Marian Wang at ProPublica looks into whether regulations
kill or create jobs and finds that it's just not that simple:
We asked experts, and most told us that while there is relatively little scholarship on the issue, the evidence so far is that the overall effect on jobs is minimal. Regulations do destroy some jobs, but they also create others. Mostly, they just shift jobs within the economy.
That's partly because when you just ask what effect "regulations" have, you're covering a huge range. There are ones that cause a safety sign to be put up in a workplace, which may save lives but have negligible effect on employment, and there are ones that force major changes in an industry. Forcing major changes in a specific industry may cut jobs in one industry while creating ones in another industry; for instance, cutting jobs in oil while creating jobs in wind and solar. Typically, though, there's a great deal more information about jobs that will be cut (and corporate public relations muscle pushing the news out) than there is about jobs that will be created.
That's not the only question, though. As Wang concludes:
In other words, counting jobs gained or lost is too narrow a prism through which to evaluate whether a regulation is good or bad. The real question is whether it improves waterways or lengthens lives or protects the public as promised.

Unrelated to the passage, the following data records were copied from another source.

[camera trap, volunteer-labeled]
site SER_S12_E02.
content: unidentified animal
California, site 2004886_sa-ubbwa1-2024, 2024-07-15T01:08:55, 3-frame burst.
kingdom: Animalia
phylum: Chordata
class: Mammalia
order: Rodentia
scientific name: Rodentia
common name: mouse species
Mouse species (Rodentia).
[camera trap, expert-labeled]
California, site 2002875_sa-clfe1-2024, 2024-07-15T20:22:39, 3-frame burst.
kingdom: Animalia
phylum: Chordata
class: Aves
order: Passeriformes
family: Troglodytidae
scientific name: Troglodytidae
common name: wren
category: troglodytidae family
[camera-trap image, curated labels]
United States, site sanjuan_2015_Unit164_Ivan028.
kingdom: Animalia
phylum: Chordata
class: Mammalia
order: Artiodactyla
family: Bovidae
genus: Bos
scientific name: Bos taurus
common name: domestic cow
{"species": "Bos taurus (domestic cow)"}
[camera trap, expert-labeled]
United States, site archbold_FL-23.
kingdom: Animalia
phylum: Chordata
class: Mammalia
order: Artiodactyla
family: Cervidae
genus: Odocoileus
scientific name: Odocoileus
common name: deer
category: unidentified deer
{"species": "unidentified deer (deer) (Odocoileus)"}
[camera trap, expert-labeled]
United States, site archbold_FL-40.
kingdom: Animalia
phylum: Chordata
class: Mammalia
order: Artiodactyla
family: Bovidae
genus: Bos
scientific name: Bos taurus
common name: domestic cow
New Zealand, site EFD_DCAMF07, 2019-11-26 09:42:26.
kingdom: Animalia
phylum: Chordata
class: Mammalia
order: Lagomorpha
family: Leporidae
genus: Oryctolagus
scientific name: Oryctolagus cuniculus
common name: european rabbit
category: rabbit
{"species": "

“The issue in regulation always should be whether it delivers benefits that justify the cost,” said Noll. “The effect of regulation on jobs has nothing to do with the mess we’re in. The current rhetoric about regulation killing jobs is nothing more than not letting a good crisis go to waste.”
Republicans aren't much for conservation and re-use, but that has it right: If there's one thing they do oppose wasting, it's the opportunity to turn crisis to ideological use.